Please copy the article about the Islington teenager's trip to Uganda in full, word for word.

◆ **Excerpt to read**:
■ ■ ■ ■

Uganda womens soldiers trip changed my life says Islington teenager
PUBLISHED: 13:00 16 November 2011 | UPDATED: 13:22 16 November 2011
A teenager who helped film powerful stories of African women forced into war says the experience changed her life.
Grace Fleary, 18, was one of the youngsters from St Mary’s Youth Club in Upper Street, Islington, to visit Uganda in October.
The group stayed at a rehabilitation centre in Lukome, Uganda, run by charity ChildVoice, where 37 former women soldiers exploited during the brutal civil war receive therapy and take training courses.
Islington-based young people filmed their incredible stories with former ITV documentary maker Lois Acton.
Grace, a singer and youth worker, said: “It has been life-changing. You start to re-evaluate everything and realise how much we take for granted. Out there women have been through so much but come out of the programme with such a beautiful spirit. They don’t let hardship define their life.”

■ ■ ■ ■

Collected data entries:
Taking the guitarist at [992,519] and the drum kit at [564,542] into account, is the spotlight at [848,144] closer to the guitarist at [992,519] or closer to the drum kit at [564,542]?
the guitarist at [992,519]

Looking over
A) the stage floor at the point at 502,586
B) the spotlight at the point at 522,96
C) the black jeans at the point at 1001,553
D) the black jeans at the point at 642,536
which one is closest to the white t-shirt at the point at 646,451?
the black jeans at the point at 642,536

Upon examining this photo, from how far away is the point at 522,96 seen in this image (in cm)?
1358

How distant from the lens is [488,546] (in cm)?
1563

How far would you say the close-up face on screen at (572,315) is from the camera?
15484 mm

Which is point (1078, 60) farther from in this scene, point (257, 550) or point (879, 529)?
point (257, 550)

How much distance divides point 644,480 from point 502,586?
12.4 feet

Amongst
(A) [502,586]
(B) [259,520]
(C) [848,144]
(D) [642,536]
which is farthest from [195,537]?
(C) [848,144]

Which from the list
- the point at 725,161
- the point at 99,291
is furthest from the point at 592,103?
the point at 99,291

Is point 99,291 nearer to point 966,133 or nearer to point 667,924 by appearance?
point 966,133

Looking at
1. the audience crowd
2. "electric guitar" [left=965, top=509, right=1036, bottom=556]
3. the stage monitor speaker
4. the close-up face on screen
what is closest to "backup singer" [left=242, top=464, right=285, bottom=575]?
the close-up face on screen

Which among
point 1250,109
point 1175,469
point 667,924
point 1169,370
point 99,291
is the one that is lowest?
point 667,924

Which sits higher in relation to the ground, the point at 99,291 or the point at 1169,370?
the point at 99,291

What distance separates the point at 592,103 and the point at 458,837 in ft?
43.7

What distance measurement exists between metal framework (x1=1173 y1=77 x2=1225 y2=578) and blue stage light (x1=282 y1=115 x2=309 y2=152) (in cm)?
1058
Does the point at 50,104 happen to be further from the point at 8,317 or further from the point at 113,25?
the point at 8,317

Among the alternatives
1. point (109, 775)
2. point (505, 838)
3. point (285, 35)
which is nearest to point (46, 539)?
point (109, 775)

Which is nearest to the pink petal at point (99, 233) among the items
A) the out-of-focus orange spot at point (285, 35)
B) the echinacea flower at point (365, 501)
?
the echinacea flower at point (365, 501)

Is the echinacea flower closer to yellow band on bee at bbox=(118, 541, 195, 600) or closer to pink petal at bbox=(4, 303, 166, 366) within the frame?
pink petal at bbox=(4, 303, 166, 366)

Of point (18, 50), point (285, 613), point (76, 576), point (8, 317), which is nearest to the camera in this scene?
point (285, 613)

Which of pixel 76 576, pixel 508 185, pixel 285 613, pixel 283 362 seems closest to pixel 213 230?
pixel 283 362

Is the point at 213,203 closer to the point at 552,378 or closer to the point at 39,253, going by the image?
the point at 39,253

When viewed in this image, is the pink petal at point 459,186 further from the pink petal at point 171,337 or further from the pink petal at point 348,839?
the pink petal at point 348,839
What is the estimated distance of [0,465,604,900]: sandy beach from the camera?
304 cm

■ ■ ■ ■

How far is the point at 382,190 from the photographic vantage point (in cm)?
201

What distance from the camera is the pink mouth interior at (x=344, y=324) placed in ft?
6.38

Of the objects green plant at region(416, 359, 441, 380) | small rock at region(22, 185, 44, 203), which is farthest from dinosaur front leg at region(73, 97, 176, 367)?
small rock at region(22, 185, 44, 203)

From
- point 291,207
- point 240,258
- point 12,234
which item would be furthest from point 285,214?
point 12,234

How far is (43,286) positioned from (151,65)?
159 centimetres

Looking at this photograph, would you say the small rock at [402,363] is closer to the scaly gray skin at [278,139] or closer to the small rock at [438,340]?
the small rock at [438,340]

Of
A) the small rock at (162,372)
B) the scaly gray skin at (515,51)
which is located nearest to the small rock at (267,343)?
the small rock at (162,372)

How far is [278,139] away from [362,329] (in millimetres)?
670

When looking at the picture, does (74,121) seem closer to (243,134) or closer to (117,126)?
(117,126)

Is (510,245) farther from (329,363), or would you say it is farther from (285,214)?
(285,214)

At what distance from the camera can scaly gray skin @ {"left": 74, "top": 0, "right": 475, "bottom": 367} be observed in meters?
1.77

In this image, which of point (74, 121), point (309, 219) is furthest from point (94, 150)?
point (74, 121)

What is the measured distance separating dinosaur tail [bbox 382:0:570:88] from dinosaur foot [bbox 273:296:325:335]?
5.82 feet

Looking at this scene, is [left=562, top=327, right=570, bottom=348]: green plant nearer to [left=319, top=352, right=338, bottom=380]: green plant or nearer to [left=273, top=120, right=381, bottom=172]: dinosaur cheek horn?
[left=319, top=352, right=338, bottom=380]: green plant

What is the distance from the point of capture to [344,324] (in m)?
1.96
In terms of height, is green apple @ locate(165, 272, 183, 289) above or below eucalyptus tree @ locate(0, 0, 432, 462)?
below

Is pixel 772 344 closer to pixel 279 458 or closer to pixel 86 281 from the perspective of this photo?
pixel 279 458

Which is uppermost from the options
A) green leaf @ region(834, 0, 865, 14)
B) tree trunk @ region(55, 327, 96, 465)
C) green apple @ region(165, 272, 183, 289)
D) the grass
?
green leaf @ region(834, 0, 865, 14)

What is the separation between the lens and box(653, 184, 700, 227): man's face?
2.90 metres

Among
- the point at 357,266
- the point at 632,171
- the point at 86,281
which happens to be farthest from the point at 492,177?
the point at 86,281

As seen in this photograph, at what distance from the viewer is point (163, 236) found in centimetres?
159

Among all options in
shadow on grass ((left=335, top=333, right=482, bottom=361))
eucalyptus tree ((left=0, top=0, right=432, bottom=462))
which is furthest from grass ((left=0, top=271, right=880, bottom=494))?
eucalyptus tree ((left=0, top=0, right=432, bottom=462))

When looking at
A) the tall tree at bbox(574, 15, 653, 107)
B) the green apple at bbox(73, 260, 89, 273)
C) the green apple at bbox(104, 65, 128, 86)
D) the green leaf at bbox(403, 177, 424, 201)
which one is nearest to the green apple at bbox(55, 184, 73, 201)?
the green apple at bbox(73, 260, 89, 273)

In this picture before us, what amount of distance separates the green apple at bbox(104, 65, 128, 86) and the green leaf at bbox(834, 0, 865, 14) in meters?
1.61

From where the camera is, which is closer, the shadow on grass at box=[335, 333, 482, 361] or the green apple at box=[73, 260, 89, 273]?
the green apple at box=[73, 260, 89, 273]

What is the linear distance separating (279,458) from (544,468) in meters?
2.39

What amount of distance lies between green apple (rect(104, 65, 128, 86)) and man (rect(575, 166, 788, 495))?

■ ■ ■ ■

◆ **Problem solution**:
Uganda womens soldiers trip changed my life says Islington teenager
PUBLISHED: 13:00 16 November 2011 | UPDATED: 13:22 16 November 2011
A teenager who helped film powerful stories of African women forced into war says the experience changed her life.
Grace Fleary, 18, was one of the youngsters from St Mary’s Youth Club in Upper Street, Islington, to visit Uganda in October.
The group stayed at a rehabilitation centre in Lukome, Uganda, run by charity ChildVoice, where 37 former women soldiers exploited during the brutal civil war receive therapy and take training courses.
Islington-based young people filmed their incredible stories with former ITV documentary maker Lois Acton.
Grace, a singer and youth worker, said: “It has been life-changing. You start to re-evaluate everything and realise how much we take for granted. Out there women have been through so much but come out of the programme with such a beautiful spirit. They don’t let hardship define their life.”